Text segment.
START

Routers would publish "ver=1,2" in the Router Address (not the Router Info)
if they support both NTCP 1 and NTCP 2 on the same port.
That's what we would do in Java.
"ver=1" is NTCP 1 only. This is the default if no "ver" is present.
"ver=2" is NTCP 2 only. This can't be used for a long time, as it's not
backwards-compatible. But sometime in the future, implementers could
support version 2 only.
Alternative: Make it something easier to parse, where it's the integer
representation of a bitfield. ver=3 means you support version 1 and 2.
ver=7 means you support versions 1, 2, and 3.
Messages
========
1) Session Request
------------------
Message 1 is obfuscated with random padding,
and the options block is AES-encrypted with Bob's (publicly known) router hash
as a cheap form of obfuscation.
There is no requirement that the session request be unbreakably encrypted,
e.g. with Bob's encryption key, as there's nothing secret in here and that would be
too expensive.
current:
- 256 byte X
- 32 byte H(x) ^ H(RI)
proposed:
- 16 byte MAC
- 16 byte AES-encrypted options block
- 1 byte protocol version (2)
- 3 bytes options (nothing now, all 0)
- 2 byte DH type (implies length of X)
0. Old ElG with leading zero (256 bytes) (unused in NTCP 2)
1. New ElG without leading zero (256 bytes)
2. ECDH? 25519?
- 2 byte block/stream cipher type
0. AES CBC
1. Salsa20? ChaCha?
- 4 byte timestamp (seconds since epoch, wrap around in 2038)
- 2 bytes unused, set to 0
- 2 byte padding count beyond X, to a minimum packet size of 289 bytes
- DH X (256 bytes or as implied by DH type)
- Random padding bytes as specified, to a minimum of 289 bytes.
No requirement for total message size to be a multiple of 16.
Options block is AES ECB encrypted with Bob's 32-byte router hash as the key.
This is the only portion of the message that is encrypted.
MAC: Standard 16-byte HMAC-MD5 (not the nonstandard one we use in SSU)
MAC covers only the options block.

END

Brief 1.
In the NTCP 2 proposal text, what key is used for the AES ECB encryption of the options block?
Brief 2.
Reproduce the stretch of the NTCP 2 proposal text from "if they support" through "version 2 only.".
The listing after this comes from an unrelated source.

Record extracts.
START

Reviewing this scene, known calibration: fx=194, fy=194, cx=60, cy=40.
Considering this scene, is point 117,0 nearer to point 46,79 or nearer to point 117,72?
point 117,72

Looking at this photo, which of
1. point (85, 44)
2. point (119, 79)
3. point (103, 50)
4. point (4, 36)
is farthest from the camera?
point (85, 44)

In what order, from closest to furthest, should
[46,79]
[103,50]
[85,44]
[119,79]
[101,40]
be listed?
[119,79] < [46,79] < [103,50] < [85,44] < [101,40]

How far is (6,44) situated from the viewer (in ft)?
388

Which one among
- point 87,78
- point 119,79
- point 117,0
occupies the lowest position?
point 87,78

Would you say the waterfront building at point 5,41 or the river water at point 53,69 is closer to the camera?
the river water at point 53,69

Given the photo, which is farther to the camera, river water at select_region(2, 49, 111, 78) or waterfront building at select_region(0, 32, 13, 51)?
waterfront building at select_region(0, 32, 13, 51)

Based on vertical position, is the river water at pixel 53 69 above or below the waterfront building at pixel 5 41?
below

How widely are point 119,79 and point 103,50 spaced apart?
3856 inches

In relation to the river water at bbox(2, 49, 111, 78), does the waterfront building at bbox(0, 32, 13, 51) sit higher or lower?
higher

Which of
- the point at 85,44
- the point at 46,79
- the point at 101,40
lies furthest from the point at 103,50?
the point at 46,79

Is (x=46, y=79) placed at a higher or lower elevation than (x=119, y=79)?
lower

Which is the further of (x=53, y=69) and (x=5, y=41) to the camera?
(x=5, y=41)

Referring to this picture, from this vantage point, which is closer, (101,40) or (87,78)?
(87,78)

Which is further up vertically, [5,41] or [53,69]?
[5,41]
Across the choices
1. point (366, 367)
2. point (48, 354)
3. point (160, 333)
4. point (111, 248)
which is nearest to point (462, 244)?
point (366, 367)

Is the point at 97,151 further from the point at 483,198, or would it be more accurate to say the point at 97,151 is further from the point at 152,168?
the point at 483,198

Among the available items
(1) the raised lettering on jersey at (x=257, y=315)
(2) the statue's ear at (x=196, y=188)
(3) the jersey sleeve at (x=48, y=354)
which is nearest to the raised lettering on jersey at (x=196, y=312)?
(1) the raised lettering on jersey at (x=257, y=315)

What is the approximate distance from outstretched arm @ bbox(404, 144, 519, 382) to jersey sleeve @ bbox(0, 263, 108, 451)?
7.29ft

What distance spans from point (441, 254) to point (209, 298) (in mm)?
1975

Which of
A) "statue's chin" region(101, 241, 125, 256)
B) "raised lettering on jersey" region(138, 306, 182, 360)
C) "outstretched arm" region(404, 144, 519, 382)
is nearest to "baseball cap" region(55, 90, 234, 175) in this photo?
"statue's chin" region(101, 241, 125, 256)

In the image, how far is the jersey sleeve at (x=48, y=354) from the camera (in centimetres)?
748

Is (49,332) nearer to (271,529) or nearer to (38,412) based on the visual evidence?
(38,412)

END
START

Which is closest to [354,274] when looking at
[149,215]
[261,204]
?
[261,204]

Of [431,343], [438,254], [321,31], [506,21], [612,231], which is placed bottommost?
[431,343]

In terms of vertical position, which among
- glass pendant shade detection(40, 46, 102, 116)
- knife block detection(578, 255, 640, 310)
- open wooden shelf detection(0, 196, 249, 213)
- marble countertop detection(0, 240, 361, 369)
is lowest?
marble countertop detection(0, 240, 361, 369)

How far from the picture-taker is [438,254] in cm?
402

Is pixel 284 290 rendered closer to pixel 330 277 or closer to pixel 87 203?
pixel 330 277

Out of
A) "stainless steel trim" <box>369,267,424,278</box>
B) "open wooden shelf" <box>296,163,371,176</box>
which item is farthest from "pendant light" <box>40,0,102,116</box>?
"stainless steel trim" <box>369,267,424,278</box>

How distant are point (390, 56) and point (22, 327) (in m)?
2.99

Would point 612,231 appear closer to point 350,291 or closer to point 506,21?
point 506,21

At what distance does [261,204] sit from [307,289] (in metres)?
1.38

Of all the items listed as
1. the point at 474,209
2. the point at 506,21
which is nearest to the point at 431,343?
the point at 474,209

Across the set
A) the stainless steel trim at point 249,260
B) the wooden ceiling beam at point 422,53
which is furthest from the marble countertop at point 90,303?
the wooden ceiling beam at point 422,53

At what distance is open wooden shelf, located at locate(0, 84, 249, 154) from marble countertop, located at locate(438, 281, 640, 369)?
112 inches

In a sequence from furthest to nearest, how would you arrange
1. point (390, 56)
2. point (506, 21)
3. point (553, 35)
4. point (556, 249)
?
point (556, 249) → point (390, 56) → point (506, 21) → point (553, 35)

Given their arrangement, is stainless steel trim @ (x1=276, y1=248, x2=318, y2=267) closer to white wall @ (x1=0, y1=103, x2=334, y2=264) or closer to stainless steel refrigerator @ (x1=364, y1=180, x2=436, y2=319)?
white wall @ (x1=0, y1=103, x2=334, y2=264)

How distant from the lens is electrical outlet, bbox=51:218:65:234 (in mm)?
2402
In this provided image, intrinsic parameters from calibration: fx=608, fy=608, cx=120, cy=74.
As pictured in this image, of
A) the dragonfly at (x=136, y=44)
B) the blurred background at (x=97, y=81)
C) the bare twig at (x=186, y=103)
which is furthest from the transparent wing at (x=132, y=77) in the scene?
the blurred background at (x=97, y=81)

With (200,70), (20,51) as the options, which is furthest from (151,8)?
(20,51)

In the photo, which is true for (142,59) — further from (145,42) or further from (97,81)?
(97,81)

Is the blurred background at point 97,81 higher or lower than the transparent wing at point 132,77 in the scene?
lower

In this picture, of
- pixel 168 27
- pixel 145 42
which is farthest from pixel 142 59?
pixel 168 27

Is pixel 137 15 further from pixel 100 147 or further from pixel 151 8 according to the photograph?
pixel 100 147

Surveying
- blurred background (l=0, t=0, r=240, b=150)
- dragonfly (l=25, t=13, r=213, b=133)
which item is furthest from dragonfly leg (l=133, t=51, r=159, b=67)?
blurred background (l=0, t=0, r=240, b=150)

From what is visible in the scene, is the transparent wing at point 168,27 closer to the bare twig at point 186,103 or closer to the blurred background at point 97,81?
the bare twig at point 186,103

END

Exercise solution 1.
Bob's 32-byte router hash.

Exercise solution 2.
if they support both NTCP 1 and NTCP 2 on the same port.
That's what we would do in Java.
"ver=1" is NTCP 1 only. This is the default if no "ver" is present.
"ver=2" is NTCP 2 only. This can't be used for a long time, as it's not
backwards-compatible. But sometime in the future, implementers could
support version 2 only.